Unlike religious crusades, this touched everyone. Twenty years ago, America’s advanced collapse made it easy for non-Americans to predict their family’s future medical and grief costs—just check U.S. health stats. Sadly, others caught up fast. Humans love outdoing their neighbours; even tiny countries like Southern Rhodesia poured public funds into crafting top-tier grains and fruit for their climate. The death toll and survivors’ despair continue to rise—still yet to hit unmatched depths.
The evidence is clear: alongside Central and South African countries, America tops the charts as the most metabolically unwell nation. From drug addiction to every chronic illness, it leads in both prevalence and severity. Longevity is backsliding—not shorter lives, but earlier pain, medical reliance, and years of senility. Its military confronts this daily: roughly 70% of Americans aged 17–24 can’t serve, obesity the top barrier. Pentagon brass call it a “national security crisis” before Congress, yet the dietary link goes mostly ignored.
COVID death rates likely reflect not the virus’s lethality but the metabolic fragility of its victims—any respiratory challenge became the final straw. Researchers concerned about the rise in post-Covid-19 deaths might do well to look beyond vaccinations at the simple phenomenon of the “tipping point.” Without some miracle intervention—perhaps a China-engineered ruminant-style replacement stomach—this pattern will accelerate. Death rates will climb alongside disability rates. The immigration solution is fantasy—the entire world follows the same dietary pattern, producing the same metabolic breakdown.
Trump’s reindustrialization dreams and neocon profitable-war fantasies share the same fatal flaw: a population physically incapable of sustained effort, either in factories or combat zones. Investment focus for the next 50 years – Bitcoin and burial plots.
China’s agricultural miracle thus becomes its greatest mistake. Rather than achieving human flourishing, they’ve compressed America’s century-long metabolic decline into 25 years. Diabetes, obesity, cardiovascular disease, autoimmune disorders, depression, and dementia now explode through their population. Exploding just as quickly is the expansion of China’s hospital network—state of the art but focused on prescribing running repairs with little concern for the roots. The dark joke: only their robots will remain productive. Chinese prospects dim as metabolic health fades—but the greatest collapse may come from India, agriculture’s supposed laggard.

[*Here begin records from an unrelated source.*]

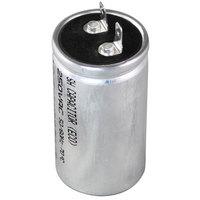 Waring 030205 Stop Capacitor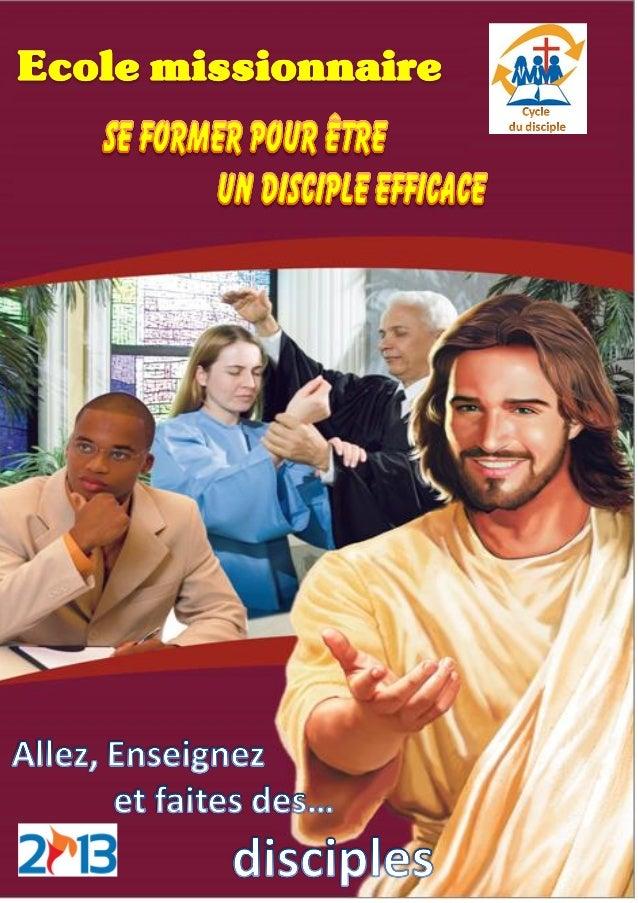 Table des matières Leçon 1 : Le ministère de tous les croyants et l'importance des dons spirituels...........................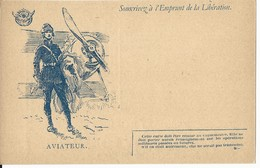 CARTE FRANCHISE MILITAIRE + EMPRUNT DE LA LIBERATION - AVIATEUR - NON ECRITE - TTBE - Marcophilie (Lettres)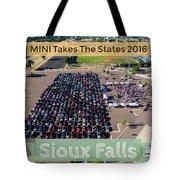 Sioux Falls Rise/shine 2 W/text Tote Bag
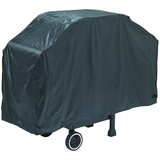 68IN ECONOMY GRILL COVER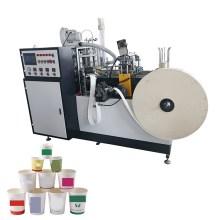 Máquina de vasos de papel de té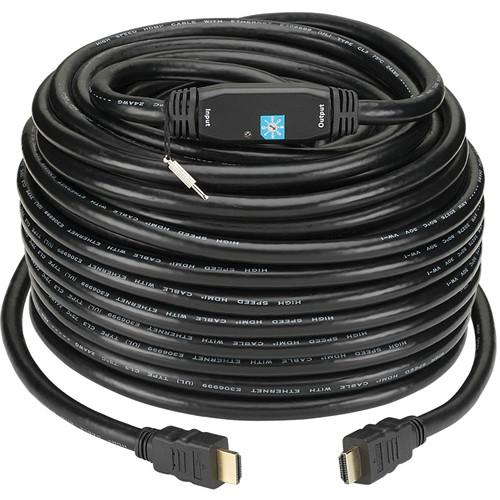 KanexPro High Resolution HDMI Cable (50') HD50FTCL314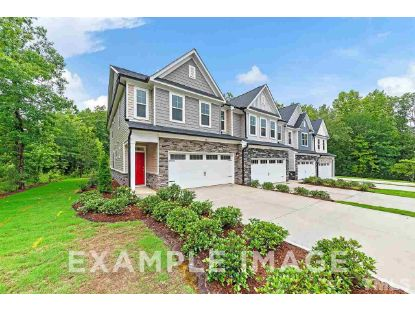 126 Orvis Drive  Holly Springs, NC MLS# 2335638
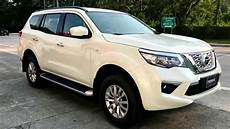 2019 nissan terra 2 5 el 4x2 6 speed manual for only php 1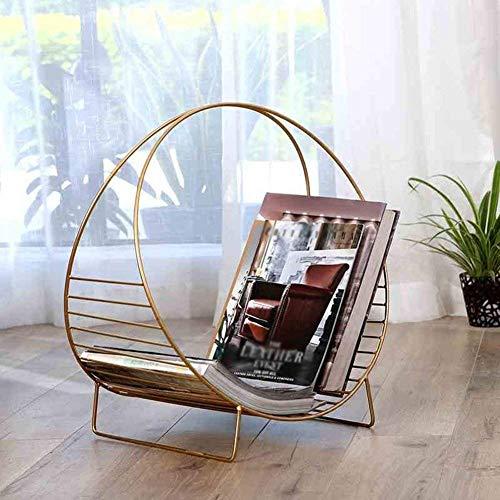 BFENGHUANG Round Iron Bookshelf Floor Decoration Simple Desktop Wrought Iron Furniture Storage RackMetallic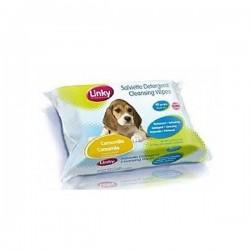 LINKY Salviette Detergenti per Cani Gatti e Cuccioli con Aromi Vari 40pz 30x20 cm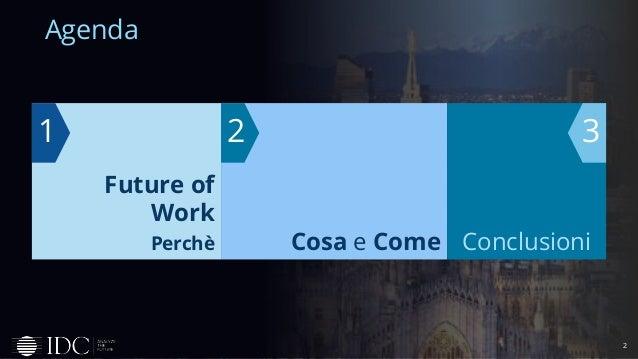 2 Agenda Future of Work Perchè 1 Cosa e Come 2 Conclusioni 3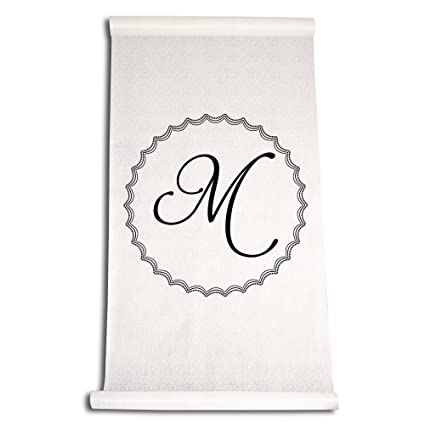 Amazon Com Ivy Lane Design Wedding Accessories Aisle Runner With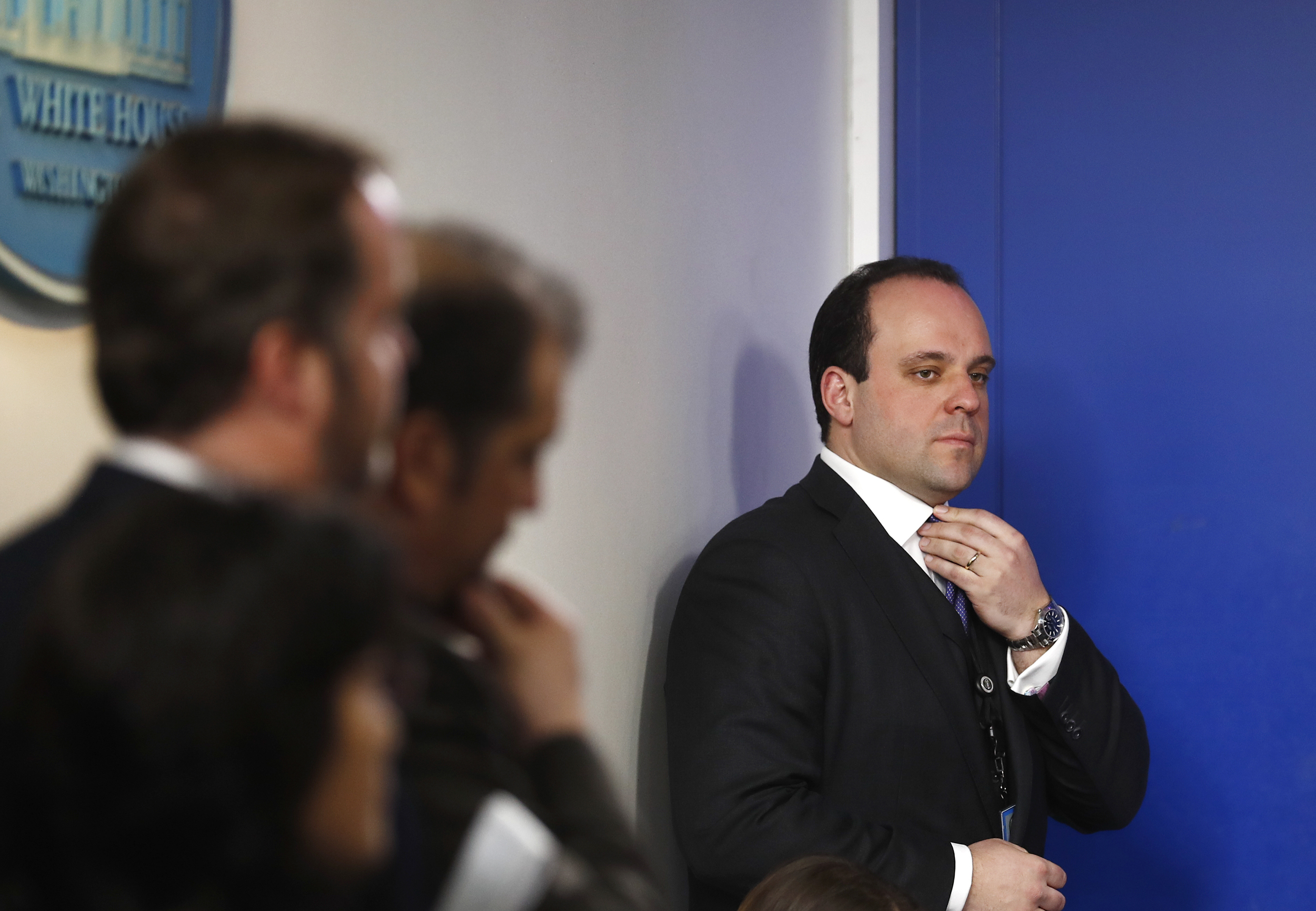 Image: Boris Epshteyn stands to the side of the White House briefing room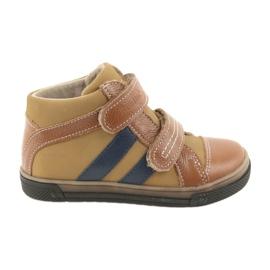Trzewiki buty dziecięce na rzepy Ren But 3225 rudy/granat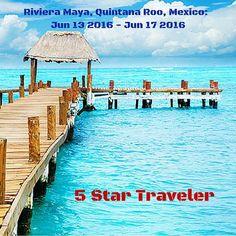 Riviera Maya Quintana Roo Mexico Jun 13 2016 - Jun 17 2016  Click The BLUE Superprenuer007 to Start Traveling!  #rivieramaya #quintanaroo #mexico #5startraveler #fivestartraveler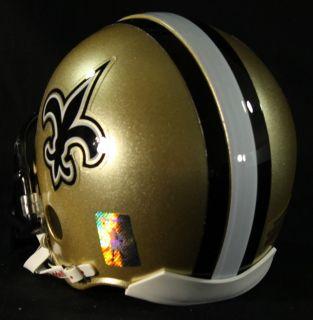 Drew Brees Signed Inscribed SB MVP Saints Mini Helmet Brees Hologram
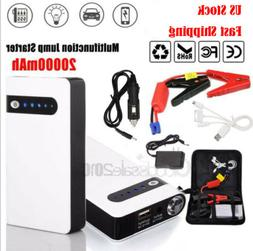12V Portable 20000mAh Car Jump Starter Pack Booster Battery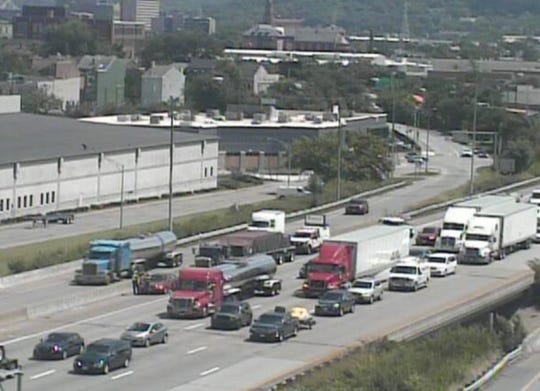 A crash blocked lanes on Interstate 75 Monday.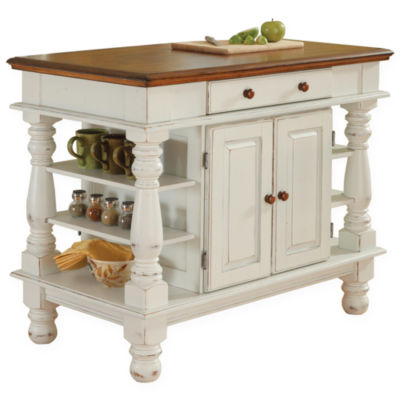 Home Styles Americana Kitchen Island
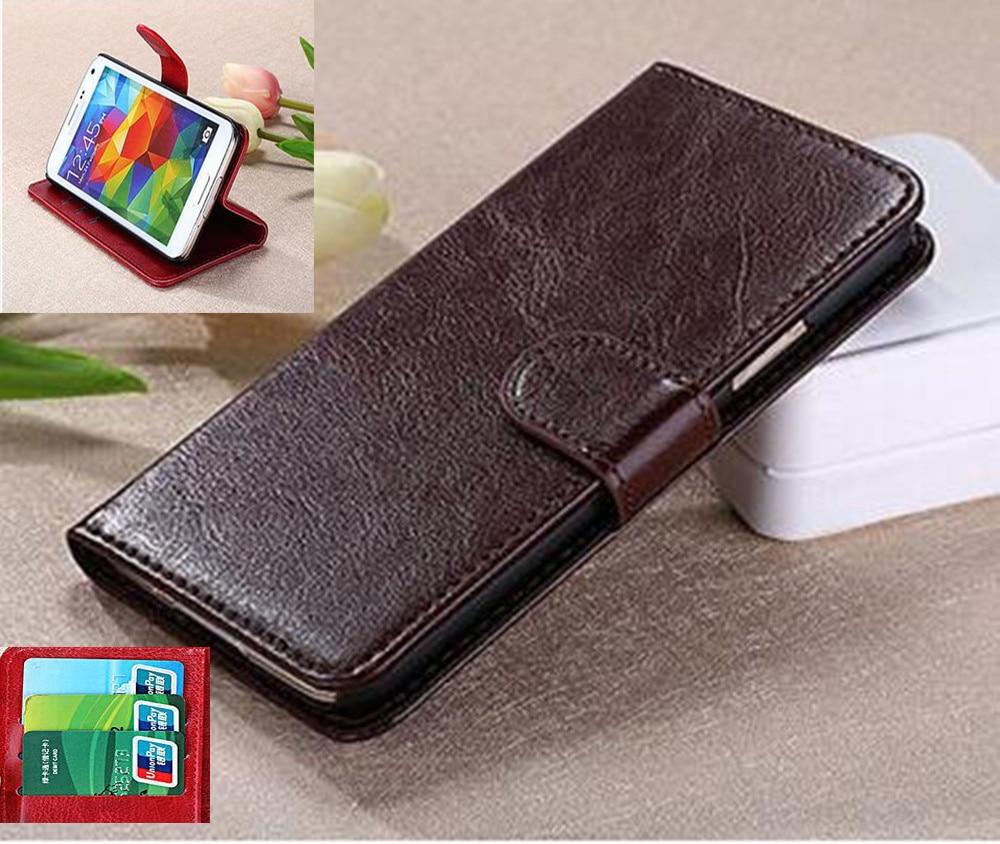 Luxury flip leather Protector Case For Lenovo VIBE Z2 / K920 Mini 5.5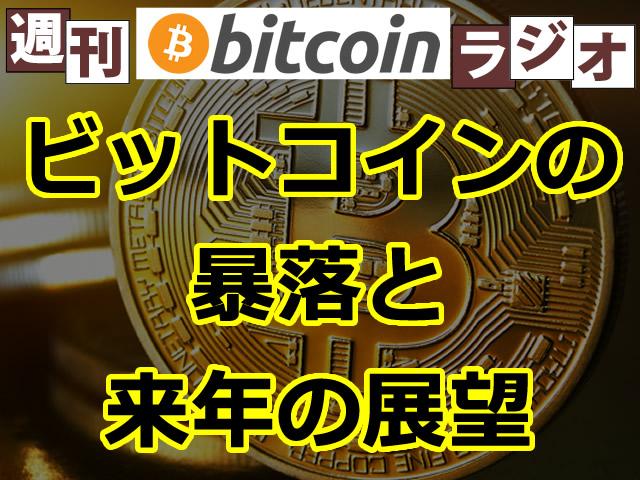 ビットコイン暴落と2018年の展望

India is a fascinating case study in metabolic decline. Like America, its health deterioration has religious roots, but with ancient lineage. Nearly 40% maintain strict vegetarianism, while others overconsume refined carbohydrates like white rice and wheat. Even meat-eaters predominantly consume processed products. Studies show roughly 70% of daily calories come from carbohydrates, heavily weighted toward refined sugars and processed foods. Their population persists, but with irreversible damage to the biological template nature designed over millions of years.
Elon Musk’s Mars-bound charity earns applause, yet he sounds like another genius blind to the closer peril: our plates have engineered a population crash. The millions eyed for Mars face early graves or pill-dependent lives instead. We must rethink what we swallow.
The tragedy lies in how preventable this collapse remains. Our bodies maintain remarkable resilience—remove the metabolic disruptors, reintroduce appropriate nutrition—meat and fat, eggs and butter—and restoration begins almost immediately.